---------- DATA SUPPLIED
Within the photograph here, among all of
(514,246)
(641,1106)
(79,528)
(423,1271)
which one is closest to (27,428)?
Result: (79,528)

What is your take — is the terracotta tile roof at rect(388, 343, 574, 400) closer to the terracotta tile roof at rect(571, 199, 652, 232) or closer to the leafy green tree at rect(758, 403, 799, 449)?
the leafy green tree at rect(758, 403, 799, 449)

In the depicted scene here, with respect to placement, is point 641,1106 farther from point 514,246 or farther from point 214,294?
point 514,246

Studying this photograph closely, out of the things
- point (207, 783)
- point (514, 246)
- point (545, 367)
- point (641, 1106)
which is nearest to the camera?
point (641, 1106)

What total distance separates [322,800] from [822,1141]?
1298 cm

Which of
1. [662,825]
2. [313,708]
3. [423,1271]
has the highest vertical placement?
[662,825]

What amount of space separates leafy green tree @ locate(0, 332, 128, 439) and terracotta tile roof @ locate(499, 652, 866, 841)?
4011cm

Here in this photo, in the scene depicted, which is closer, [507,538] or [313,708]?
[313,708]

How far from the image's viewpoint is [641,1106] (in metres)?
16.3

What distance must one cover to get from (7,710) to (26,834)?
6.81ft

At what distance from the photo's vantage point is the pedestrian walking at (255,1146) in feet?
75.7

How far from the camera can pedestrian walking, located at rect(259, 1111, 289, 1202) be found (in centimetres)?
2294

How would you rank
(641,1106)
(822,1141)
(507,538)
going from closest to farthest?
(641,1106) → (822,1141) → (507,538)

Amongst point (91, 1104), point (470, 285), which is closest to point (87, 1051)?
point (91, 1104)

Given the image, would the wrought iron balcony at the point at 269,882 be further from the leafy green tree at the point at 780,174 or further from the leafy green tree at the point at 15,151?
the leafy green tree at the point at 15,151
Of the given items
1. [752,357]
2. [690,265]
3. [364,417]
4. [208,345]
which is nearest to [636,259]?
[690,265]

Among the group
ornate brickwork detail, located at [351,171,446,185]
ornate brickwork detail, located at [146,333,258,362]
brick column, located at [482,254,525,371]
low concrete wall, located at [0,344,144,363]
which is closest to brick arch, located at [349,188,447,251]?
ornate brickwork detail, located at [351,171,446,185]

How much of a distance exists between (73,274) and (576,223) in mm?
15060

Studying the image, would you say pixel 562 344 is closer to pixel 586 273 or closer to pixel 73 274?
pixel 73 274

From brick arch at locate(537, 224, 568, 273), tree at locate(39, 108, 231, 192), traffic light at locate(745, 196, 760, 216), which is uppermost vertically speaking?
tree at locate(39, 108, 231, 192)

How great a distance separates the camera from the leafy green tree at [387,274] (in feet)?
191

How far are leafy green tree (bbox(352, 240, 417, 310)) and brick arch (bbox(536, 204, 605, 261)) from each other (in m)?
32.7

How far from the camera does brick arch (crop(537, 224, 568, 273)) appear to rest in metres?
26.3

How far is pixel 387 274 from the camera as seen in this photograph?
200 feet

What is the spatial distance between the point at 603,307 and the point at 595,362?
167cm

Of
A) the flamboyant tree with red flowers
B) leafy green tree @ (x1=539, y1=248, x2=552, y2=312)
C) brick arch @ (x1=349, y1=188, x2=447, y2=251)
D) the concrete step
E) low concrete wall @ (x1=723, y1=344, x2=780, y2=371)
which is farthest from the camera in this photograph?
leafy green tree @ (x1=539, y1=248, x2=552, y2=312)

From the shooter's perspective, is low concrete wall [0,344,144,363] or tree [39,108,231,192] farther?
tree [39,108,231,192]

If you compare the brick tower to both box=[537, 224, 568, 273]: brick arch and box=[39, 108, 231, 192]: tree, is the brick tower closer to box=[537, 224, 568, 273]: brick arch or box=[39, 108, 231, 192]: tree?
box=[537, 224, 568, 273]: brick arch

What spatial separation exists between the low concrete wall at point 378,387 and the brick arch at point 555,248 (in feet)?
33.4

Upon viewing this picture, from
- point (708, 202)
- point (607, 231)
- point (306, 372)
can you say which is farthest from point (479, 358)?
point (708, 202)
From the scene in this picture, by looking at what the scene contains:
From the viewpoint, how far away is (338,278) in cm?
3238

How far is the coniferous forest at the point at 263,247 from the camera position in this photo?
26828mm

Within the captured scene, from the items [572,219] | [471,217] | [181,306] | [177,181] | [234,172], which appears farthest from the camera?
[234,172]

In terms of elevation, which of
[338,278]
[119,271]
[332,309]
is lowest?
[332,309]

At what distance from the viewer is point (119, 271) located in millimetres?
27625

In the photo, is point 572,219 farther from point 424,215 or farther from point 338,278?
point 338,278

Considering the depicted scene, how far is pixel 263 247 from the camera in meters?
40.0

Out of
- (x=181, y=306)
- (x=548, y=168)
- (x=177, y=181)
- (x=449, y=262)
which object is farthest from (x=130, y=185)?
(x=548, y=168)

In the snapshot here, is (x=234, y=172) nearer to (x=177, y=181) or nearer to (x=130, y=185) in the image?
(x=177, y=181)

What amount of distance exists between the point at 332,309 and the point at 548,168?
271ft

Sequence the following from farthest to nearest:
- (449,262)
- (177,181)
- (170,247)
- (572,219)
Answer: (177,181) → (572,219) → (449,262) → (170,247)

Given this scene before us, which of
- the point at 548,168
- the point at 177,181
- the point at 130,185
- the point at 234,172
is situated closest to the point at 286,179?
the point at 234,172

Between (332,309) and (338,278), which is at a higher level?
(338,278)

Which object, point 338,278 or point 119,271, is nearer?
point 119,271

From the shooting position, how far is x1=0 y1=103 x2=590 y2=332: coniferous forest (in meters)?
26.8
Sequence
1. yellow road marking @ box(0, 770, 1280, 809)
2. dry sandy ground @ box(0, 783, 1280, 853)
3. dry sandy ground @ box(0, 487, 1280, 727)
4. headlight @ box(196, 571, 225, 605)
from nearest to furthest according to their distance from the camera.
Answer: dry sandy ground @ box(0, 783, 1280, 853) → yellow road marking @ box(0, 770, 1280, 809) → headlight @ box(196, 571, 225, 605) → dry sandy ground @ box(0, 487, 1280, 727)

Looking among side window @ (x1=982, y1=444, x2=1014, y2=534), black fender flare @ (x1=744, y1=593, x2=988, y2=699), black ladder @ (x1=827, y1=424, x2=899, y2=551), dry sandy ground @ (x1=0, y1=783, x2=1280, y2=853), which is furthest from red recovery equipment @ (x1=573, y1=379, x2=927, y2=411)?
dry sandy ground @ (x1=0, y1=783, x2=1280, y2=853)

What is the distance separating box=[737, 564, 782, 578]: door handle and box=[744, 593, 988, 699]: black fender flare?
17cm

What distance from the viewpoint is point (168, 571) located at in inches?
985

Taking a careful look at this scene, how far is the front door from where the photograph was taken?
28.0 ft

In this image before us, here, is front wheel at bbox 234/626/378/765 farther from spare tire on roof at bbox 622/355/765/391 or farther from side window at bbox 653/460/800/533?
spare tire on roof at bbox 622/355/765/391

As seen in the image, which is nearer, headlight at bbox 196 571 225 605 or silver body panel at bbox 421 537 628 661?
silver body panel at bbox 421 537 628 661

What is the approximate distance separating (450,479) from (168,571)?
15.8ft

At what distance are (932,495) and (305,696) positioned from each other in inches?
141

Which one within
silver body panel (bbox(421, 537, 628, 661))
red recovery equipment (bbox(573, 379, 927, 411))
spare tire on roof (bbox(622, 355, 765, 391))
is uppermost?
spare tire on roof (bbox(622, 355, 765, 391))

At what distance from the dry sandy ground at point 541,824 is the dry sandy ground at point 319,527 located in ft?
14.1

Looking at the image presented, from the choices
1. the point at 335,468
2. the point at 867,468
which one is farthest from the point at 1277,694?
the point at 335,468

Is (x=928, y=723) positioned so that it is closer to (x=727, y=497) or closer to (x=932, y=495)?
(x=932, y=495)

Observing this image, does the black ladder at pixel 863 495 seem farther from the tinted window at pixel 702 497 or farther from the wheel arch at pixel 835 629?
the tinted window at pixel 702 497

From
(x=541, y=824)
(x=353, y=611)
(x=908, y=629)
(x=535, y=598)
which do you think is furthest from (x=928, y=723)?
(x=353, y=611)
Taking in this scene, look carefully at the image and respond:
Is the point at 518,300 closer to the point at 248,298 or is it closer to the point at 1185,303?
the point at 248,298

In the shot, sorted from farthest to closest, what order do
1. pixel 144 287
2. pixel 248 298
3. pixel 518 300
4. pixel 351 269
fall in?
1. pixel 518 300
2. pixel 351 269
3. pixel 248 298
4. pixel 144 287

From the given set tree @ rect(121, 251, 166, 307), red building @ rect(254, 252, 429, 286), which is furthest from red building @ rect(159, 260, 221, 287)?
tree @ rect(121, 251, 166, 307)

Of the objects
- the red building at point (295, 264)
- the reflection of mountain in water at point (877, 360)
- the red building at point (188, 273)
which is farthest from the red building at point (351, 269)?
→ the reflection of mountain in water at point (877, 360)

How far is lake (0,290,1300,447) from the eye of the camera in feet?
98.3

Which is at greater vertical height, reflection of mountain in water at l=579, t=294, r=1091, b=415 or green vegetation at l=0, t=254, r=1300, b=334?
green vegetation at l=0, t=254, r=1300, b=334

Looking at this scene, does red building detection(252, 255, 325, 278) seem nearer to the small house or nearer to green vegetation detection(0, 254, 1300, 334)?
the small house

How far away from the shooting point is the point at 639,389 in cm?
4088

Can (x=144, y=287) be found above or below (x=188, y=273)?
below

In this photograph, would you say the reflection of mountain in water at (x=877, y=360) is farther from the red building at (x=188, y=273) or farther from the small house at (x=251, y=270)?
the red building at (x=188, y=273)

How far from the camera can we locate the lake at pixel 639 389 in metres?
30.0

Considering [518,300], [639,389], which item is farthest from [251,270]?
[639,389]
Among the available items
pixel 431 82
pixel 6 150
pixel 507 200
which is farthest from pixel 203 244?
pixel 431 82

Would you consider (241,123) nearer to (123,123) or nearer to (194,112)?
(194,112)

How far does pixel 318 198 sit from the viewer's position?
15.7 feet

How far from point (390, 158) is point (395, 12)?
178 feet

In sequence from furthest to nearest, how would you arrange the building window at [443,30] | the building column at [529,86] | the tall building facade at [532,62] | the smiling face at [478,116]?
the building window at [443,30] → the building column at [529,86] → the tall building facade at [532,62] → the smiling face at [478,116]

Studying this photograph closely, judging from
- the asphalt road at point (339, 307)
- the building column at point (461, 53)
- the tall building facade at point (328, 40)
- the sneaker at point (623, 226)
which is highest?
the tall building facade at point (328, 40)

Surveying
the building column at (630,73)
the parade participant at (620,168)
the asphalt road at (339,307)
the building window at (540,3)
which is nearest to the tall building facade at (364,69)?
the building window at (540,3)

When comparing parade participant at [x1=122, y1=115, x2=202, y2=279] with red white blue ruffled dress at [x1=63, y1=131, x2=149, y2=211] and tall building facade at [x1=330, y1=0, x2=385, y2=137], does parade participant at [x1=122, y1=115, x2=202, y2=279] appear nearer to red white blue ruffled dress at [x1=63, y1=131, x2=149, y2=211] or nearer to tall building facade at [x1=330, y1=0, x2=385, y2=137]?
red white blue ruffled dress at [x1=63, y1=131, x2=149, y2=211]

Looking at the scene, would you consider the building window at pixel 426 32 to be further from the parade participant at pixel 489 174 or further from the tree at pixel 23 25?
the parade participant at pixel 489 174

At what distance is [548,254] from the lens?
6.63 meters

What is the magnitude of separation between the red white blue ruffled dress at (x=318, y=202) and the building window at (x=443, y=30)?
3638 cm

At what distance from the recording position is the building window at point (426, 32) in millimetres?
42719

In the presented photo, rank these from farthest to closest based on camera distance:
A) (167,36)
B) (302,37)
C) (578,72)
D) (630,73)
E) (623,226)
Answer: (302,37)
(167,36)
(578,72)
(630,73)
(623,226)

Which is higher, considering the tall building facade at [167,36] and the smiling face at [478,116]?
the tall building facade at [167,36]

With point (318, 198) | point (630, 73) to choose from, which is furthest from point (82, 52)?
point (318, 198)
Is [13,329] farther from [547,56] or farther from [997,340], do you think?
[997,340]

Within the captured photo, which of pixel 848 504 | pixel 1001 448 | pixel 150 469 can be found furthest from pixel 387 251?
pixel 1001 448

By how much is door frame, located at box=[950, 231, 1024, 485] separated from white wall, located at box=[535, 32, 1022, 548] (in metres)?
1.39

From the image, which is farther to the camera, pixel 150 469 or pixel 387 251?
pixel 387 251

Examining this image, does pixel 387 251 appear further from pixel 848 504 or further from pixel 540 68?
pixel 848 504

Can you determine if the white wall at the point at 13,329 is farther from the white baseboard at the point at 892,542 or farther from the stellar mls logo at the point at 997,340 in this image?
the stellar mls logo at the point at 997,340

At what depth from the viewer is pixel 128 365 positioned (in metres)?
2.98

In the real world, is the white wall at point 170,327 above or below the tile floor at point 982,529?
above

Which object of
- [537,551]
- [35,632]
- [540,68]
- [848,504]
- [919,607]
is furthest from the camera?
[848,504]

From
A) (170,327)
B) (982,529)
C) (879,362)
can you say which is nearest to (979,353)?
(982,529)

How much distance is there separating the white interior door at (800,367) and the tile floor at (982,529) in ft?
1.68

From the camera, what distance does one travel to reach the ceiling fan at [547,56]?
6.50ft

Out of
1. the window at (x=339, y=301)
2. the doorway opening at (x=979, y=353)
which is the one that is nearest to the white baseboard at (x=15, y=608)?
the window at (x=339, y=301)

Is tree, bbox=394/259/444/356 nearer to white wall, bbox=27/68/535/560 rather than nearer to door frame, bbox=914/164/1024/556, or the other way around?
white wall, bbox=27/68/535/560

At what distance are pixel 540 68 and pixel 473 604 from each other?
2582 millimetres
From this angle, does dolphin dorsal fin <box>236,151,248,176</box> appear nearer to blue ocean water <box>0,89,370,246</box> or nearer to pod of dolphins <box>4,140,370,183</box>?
--------------------
**YOUR GOAL:** Rewrite the listing from the line containing "From the shooting position, how" up to and including the line containing "Answer: dry sandy", changing "coniferous forest" to "pine forest" and leaving everything else as it is.

**SOLUTION TO THIS EXERCISE:**
From the shooting position, how far is x1=0 y1=103 x2=590 y2=332: pine forest (in meters)?
26.8
Sequence
1. yellow road marking @ box(0, 770, 1280, 809)
2. dry sandy ground @ box(0, 783, 1280, 853)
3. dry sandy ground @ box(0, 487, 1280, 727)
4. headlight @ box(196, 571, 225, 605)
from nearest to furthest according to their distance from the camera.
Answer: dry sandy ground @ box(0, 783, 1280, 853) → yellow road marking @ box(0, 770, 1280, 809) → headlight @ box(196, 571, 225, 605) → dry sandy ground @ box(0, 487, 1280, 727)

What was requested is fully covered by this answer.